Comparison
Fine-tuning vs LoRA
Fine-tuning and LoRA are both common AI/LLM terms but cover different ideas. Here is a quick side-by-side.
When you would reach for Fine-tuning
After you've exhausted prompting and retrieval, and you have a few hundred to thousands of clean labeled examples.
Fine-tuning Llama 3 on medical Q&A for a clinical assistant.
When you would reach for LoRA
When full fine-tuning is too expensive or you want swappable specialized adapters.
Fine-tuning Llama-3-8B for a domain on a single A100 with LoRA.
Frequently asked
What is the difference between Fine-tuning and LoRA?
Fine-tuning: Fine-tuning continues training a pretrained model on a smaller, task-specific dataset, adjusting its weights to specialize behavior or knowledge. LoRA: LoRA is a parameter-efficient fine-tuning method that freezes a model's original weights and learns small low-rank update matrices alongside them. Cheap fine-tuning on a single GPU.

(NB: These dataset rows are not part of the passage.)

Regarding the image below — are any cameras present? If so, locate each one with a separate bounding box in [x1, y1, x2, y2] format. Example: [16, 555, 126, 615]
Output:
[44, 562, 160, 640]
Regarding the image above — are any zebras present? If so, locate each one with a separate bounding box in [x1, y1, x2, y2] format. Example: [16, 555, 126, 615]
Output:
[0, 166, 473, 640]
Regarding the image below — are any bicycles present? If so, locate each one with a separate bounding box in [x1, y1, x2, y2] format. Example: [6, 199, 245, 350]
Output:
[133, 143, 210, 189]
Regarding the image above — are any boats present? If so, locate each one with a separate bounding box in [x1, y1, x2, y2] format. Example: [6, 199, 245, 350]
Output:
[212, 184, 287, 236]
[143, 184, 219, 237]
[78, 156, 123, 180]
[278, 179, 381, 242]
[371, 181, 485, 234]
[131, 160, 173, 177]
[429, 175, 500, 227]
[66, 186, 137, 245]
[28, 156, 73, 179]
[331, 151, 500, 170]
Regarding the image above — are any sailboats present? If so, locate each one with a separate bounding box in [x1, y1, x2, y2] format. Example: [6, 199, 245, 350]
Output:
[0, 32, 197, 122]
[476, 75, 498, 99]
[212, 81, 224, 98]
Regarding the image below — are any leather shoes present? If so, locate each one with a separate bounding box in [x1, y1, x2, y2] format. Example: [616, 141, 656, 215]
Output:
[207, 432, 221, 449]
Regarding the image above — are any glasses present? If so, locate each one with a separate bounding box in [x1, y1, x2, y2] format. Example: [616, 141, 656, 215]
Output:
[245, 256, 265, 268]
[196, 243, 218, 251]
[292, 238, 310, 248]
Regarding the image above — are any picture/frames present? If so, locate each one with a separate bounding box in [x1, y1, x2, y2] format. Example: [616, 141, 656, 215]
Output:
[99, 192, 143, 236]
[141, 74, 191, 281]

When should I use Fine-tuning vs LoRA?
After you've exhausted prompting and retrieval, and you have a few hundred to thousands of clean labeled examples. When full fine-tuning is too expensive or you want swappable specialized adapters.
Are Fine-tuning and LoRA the same thing?
No. Fine-tuning is training; LoRA is training. They are related but address different parts of the AI stack.